§ **Aim of the exercise**
Only the number is requested. Tally the lines of the data that hold the string "time".

§ **Material for the task**

··········

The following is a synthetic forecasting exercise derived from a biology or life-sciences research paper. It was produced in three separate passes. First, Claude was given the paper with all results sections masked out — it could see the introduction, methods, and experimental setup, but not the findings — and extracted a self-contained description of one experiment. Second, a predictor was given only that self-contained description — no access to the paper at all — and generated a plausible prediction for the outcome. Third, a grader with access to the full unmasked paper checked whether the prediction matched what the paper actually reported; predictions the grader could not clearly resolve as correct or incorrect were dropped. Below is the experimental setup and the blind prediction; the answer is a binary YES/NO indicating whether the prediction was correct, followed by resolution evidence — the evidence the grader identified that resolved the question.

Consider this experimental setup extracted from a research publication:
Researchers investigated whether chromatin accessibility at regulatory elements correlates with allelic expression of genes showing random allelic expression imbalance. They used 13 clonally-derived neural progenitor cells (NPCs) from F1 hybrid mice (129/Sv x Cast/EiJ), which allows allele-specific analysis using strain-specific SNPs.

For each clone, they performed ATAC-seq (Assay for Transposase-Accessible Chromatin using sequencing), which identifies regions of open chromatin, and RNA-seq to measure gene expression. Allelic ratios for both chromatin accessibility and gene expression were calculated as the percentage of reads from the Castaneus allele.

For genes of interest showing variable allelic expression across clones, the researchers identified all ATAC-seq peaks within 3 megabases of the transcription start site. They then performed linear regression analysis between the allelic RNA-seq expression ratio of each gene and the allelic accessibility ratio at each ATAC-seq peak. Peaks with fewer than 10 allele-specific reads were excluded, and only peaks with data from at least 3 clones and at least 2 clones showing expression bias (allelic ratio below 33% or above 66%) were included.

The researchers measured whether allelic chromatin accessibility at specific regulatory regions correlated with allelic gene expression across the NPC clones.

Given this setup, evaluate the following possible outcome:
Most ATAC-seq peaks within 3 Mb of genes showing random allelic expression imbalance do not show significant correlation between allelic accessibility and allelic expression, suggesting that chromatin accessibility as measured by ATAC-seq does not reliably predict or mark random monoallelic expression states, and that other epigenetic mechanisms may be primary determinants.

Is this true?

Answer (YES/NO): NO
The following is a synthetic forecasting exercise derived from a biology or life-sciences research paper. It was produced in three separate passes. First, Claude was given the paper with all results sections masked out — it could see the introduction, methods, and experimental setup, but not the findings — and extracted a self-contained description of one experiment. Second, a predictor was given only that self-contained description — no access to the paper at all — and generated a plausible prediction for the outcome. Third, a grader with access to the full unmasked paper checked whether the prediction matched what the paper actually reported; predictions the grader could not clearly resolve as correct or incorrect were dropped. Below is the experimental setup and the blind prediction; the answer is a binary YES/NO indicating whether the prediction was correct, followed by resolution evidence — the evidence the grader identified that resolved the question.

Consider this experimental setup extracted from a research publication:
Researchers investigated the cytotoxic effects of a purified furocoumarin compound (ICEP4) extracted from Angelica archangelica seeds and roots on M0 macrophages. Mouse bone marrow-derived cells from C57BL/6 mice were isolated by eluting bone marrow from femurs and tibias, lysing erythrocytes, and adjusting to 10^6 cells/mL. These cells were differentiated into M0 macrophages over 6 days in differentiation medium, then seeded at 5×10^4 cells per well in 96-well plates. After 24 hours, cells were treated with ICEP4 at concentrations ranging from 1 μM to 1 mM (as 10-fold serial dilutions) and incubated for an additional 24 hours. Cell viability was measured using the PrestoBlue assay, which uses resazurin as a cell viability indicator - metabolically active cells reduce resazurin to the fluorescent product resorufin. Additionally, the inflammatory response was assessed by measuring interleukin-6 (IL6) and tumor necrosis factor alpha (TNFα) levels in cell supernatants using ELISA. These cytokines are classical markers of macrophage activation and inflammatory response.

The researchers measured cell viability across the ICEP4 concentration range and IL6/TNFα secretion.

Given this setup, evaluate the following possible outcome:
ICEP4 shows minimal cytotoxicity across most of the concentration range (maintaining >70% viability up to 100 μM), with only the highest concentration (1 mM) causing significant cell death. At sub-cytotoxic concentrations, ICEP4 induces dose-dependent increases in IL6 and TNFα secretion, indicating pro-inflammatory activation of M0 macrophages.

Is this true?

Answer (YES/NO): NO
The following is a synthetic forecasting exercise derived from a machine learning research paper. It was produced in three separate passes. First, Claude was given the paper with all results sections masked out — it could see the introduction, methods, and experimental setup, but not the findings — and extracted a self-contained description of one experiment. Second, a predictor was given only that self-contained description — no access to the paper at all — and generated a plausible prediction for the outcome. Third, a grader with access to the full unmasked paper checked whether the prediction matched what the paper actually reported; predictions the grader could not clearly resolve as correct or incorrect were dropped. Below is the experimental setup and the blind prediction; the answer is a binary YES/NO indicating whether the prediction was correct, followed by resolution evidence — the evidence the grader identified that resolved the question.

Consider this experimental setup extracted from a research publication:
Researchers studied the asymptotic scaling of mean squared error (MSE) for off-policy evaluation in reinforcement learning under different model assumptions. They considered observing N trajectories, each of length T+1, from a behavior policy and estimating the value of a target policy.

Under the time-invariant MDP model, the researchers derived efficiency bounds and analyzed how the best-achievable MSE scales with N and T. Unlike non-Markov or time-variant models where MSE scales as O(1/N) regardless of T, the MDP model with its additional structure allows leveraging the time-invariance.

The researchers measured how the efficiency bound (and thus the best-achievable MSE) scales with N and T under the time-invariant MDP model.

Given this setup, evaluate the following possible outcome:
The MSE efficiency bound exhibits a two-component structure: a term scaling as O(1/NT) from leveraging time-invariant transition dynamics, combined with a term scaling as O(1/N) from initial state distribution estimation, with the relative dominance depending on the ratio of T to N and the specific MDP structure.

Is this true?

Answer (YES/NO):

··········

§ **Response for this exercise**
3